Analyse le texte suivant et identifie les marqueurs lexicaux du biais de rétrospection :

Catégories à repérer :
- Marqueurs d'évidence rétroactive : "évidemment", "il était clair que", "on aurait dû voir"
- Marqueurs de mémoire reconstruite : "je l'avais dit", "j'avais senti", "tout le monde savait"
- Marqueurs causaux abusifs : "c'est parce que", "la raison fondamentale", "ça expliquait"

Pour chaque occurrence :
1. Cite la phrase exacte
2. Classe la catégorie
3. Propose une reformulation neutre

Texte : "{texte}"

Cette technique sert en QBR interne pour éviter les postmortems creux et favoriser une culture du decision quality plutôt que de l'outcome quality.

Partie 5 — Limites et garde-fous

Limite 1 : risques de manipulation à grande échelle

Un LLM peut produire en quelques secondes 200 témoignages rétrospectifs convaincants — vrais ou faux. La frontière éthique se déplace donc vers la traçabilité.

Bonnes pratiques :

  • N'utiliser ces prompts qu'avec des données réelles de clients consentants.
  • Faire valider chaque témoignage par le client concerné avant publication.
  • Marquer comme « assisté par IA » si vous utilisez la formulation telle quelle.

Limite 2 : self-fulfilling prophecies

Si vous renvoyez systématiquement à votre équipe un récit rétrospectif favorable, vous conditionnez sa mémoire collective. Cela peut figer l'apprentissage organisationnel.

Contre-mesure : organiser au moins une fois par trimestre un « audit du récit officiel » où l'on autorise — voire on encourage — la version contradictoire.

Cas pratique : audit IA d'un postmortem startup

Un postmortem publié contient 1 200 mots.
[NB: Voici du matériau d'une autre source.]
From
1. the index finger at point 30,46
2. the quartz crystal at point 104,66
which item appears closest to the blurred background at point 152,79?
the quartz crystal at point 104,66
L'audit IA détecte :

  • 17 marqueurs d'évidence rétroactive (« évidemment », « il était clair », « on aurait dû »).
  • 8 marqueurs de mémoire reconstruite.
  • 5 chaînes causales non documentées à l'époque.

Le rapport propose une réécriture qui réduit ces marqueurs de 70 % et restaure les zones d'incertitude réelle. Résultat : le postmortem devient utilisable pour décider à l'avenir, et non plus une simple justification narrative.

Résumé

Les LLM sont statistiquement biaisés en faveur du hindsight, parce que leur corpus d'entraînement est massivement post-hoc. Cette propriété est un atout pour la vente (génération de témoignages rétro-évidents, séquences « of course », réécriture d'objections) et un piège en analyse business (postmortems hallucinatoires). Le débiaisement se fait par prompt structuré : forcer le LLM à expliciter une estimation ex ante et un scénario inverse. L'IA peut aussi servir de copilote pour journaler les décisions et auditer le hindsight des collaborateurs. La ligne éthique tient en deux mots : traçabilité et consentement. Dans le prochain chapitre, nous appliquons toutes ces techniques à la gestion d'entreprise et à l'entrepreneuriat.